THE RECORDS =>

──────────────────────────────

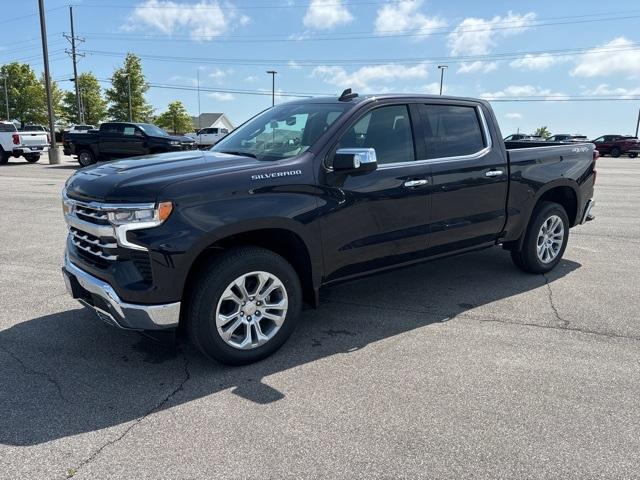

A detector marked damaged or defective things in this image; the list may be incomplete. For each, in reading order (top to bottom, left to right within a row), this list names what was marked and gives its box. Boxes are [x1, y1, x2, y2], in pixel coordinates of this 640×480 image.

crack in asphalt [544, 272, 568, 328]
crack in asphalt [0, 344, 70, 404]
crack in asphalt [69, 348, 192, 476]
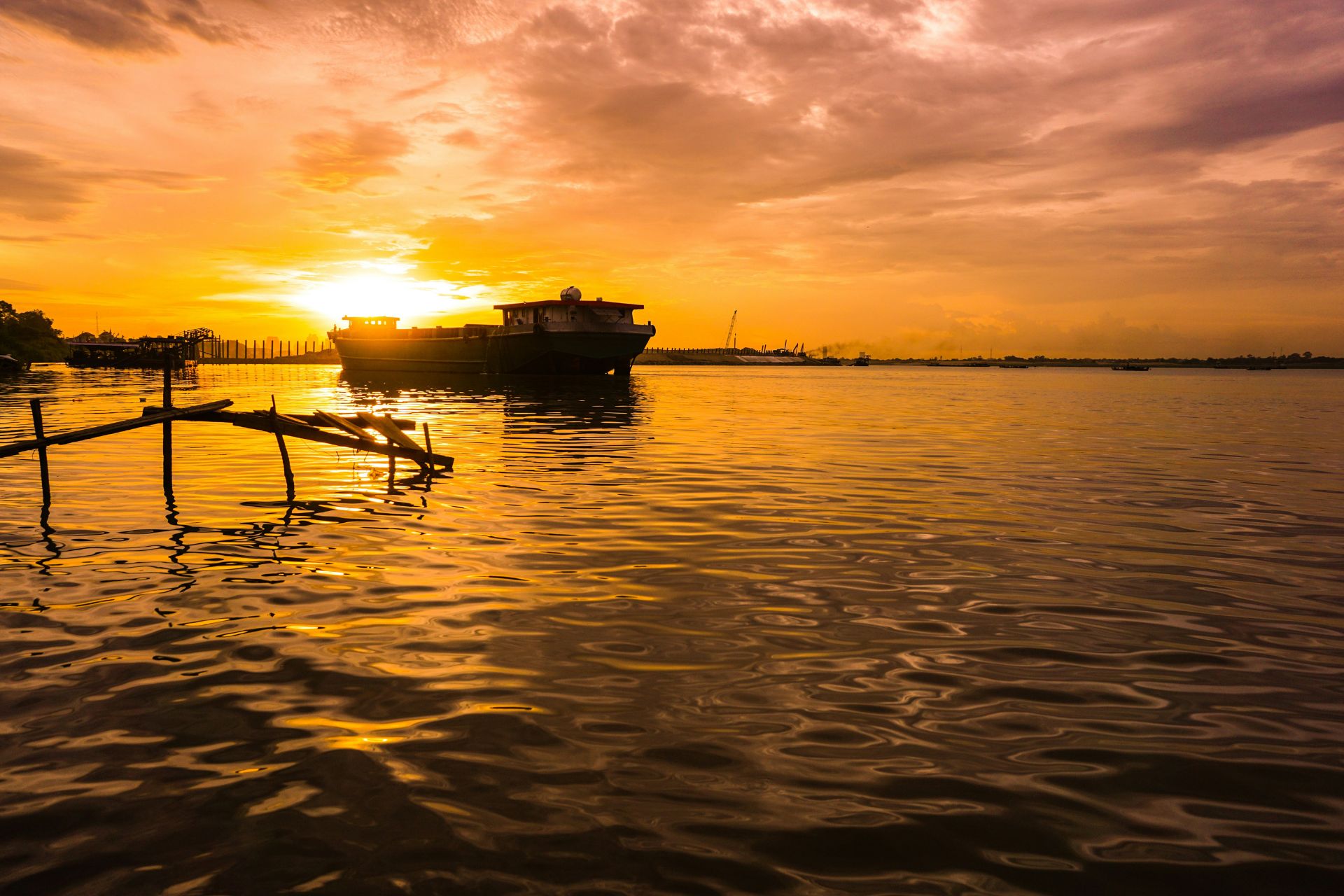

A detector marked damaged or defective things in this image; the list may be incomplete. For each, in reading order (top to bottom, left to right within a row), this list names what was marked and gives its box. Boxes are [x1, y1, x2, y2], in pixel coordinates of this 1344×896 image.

broken wooden jetty [1, 354, 451, 505]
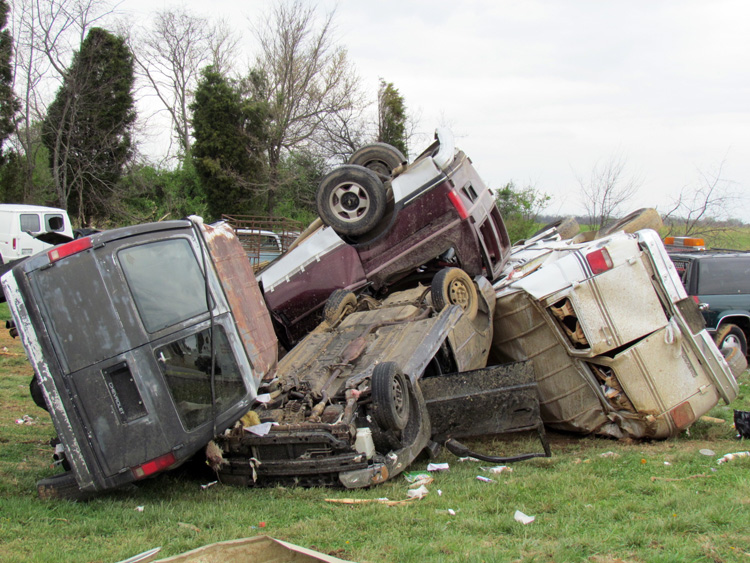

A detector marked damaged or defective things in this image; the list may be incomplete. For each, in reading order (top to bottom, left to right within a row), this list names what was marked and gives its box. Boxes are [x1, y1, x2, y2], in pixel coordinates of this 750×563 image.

crushed vehicle [2, 218, 280, 500]
rusty metal panel [201, 223, 278, 386]
crushed vehicle [214, 272, 548, 490]
crushed vehicle [258, 129, 512, 346]
crushed vehicle [490, 226, 744, 440]
overturned vehicle [490, 226, 744, 440]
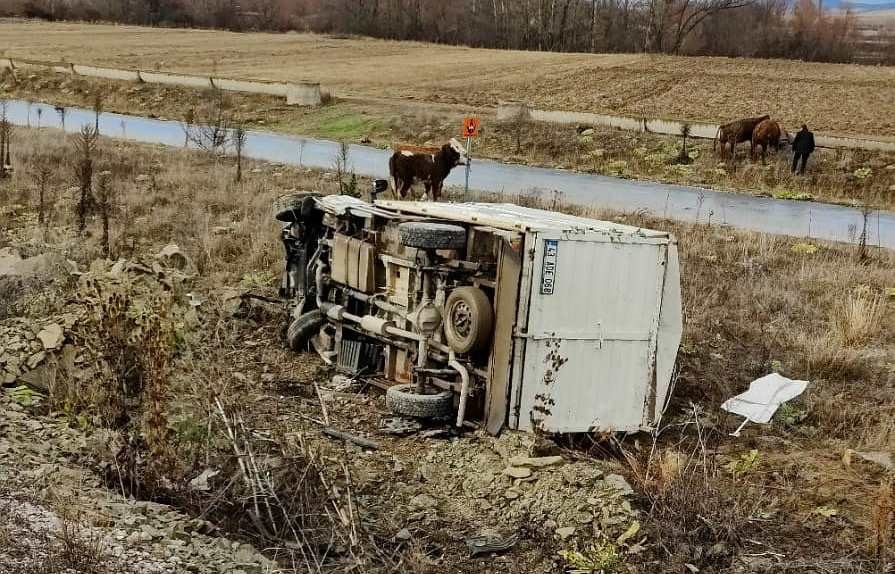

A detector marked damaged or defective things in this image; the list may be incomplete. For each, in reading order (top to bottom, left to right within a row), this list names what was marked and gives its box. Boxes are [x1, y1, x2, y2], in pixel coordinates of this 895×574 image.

exposed wheel [272, 192, 322, 222]
exposed wheel [400, 223, 468, 252]
exposed wheel [288, 310, 324, 352]
exposed wheel [442, 288, 494, 356]
overturned white truck [276, 194, 684, 436]
exposed wheel [384, 384, 456, 420]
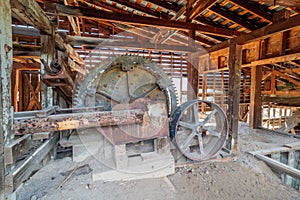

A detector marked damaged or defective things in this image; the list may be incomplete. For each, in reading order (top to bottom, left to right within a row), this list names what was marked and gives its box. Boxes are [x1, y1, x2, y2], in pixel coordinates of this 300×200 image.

rusty machinery [15, 55, 229, 162]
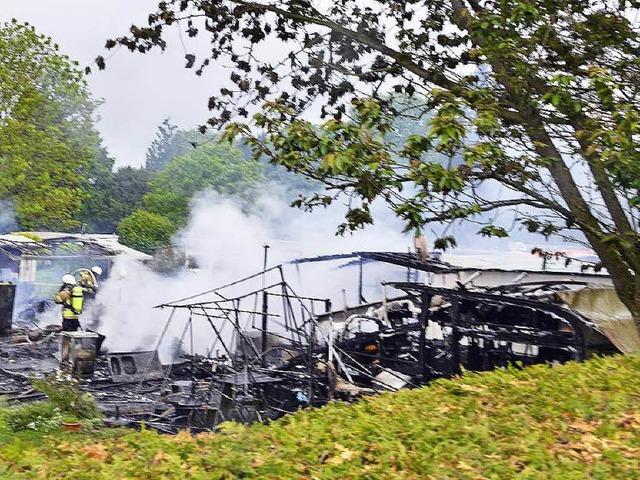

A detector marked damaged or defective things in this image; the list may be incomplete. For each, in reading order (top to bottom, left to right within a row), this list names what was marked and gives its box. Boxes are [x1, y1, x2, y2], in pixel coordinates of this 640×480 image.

burned structure [0, 249, 632, 434]
fire damage [0, 253, 632, 434]
charred debris [1, 251, 632, 436]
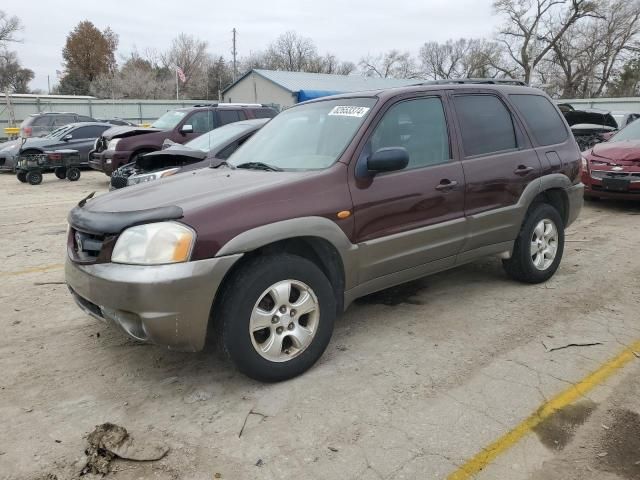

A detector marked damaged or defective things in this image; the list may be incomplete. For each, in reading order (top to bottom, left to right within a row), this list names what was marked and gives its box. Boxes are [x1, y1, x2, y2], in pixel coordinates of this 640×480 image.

damaged vehicle [87, 103, 276, 176]
damaged vehicle [109, 118, 268, 189]
damaged vehicle [564, 108, 620, 151]
damaged vehicle [584, 118, 640, 201]
damaged vehicle [66, 83, 584, 382]
cracked bumper [65, 255, 241, 352]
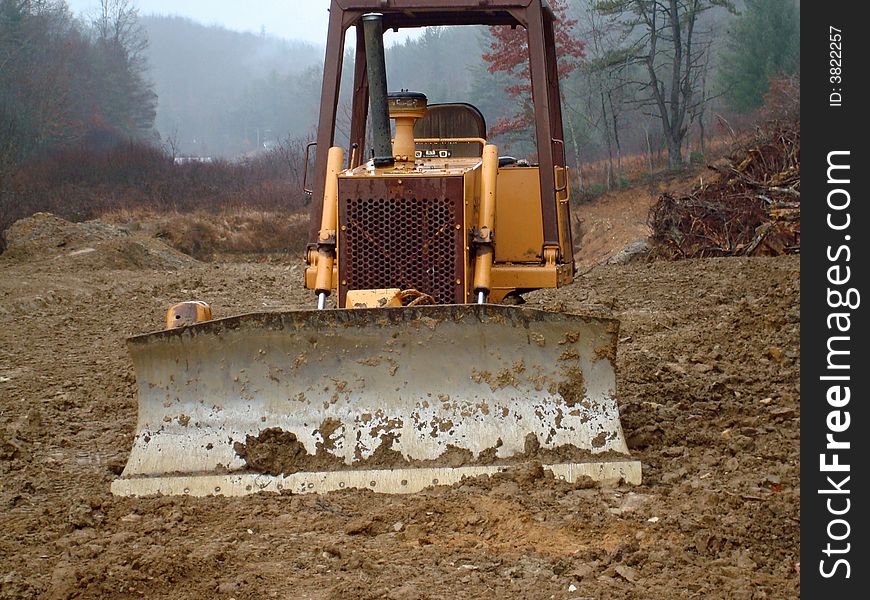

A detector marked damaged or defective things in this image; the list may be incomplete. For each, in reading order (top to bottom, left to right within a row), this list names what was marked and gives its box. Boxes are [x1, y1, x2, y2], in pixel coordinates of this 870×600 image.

rusty metal frame [304, 1, 564, 260]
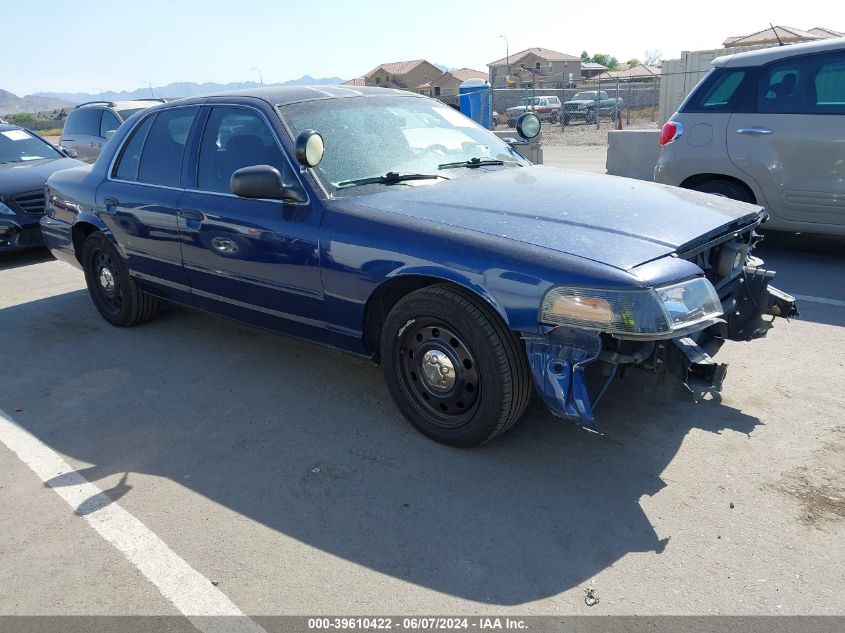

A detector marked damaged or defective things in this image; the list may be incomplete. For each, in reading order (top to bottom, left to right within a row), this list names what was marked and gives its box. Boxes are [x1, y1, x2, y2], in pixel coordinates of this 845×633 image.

crumpled front fender [524, 328, 604, 428]
damaged front end [524, 218, 796, 430]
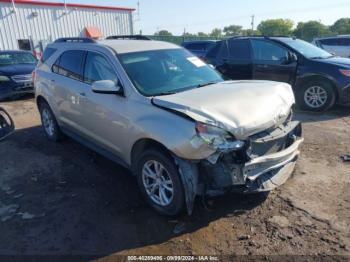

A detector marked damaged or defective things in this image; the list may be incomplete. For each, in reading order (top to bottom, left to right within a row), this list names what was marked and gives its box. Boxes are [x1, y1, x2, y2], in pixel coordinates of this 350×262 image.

damaged chevrolet equinox [34, 37, 304, 216]
broken headlight [196, 122, 245, 150]
crushed hood [153, 81, 296, 140]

──────────────────────────────

AIM OF THE EXERCISE => Render the lines from the one containing "this 1344×896 image." through the one containing "broken wooden jetty [1, 354, 451, 505]" as a Markdown table with the columns Row and Line. Number each line in Row, skip blank lines, and include both end lines.

RESPONSE =>
| Row | Line |
|---|---|
| 1 | A detector marked damaged or defective things in this image; the list may be incomplete. For each, in reading order (top to bottom, left to right within a row), this list names what was marked and gives its box. Boxes are [x1, y1, x2, y2], in pixel coordinates of this 1344×896 image. |
| 2 | broken wooden jetty [1, 354, 451, 505] |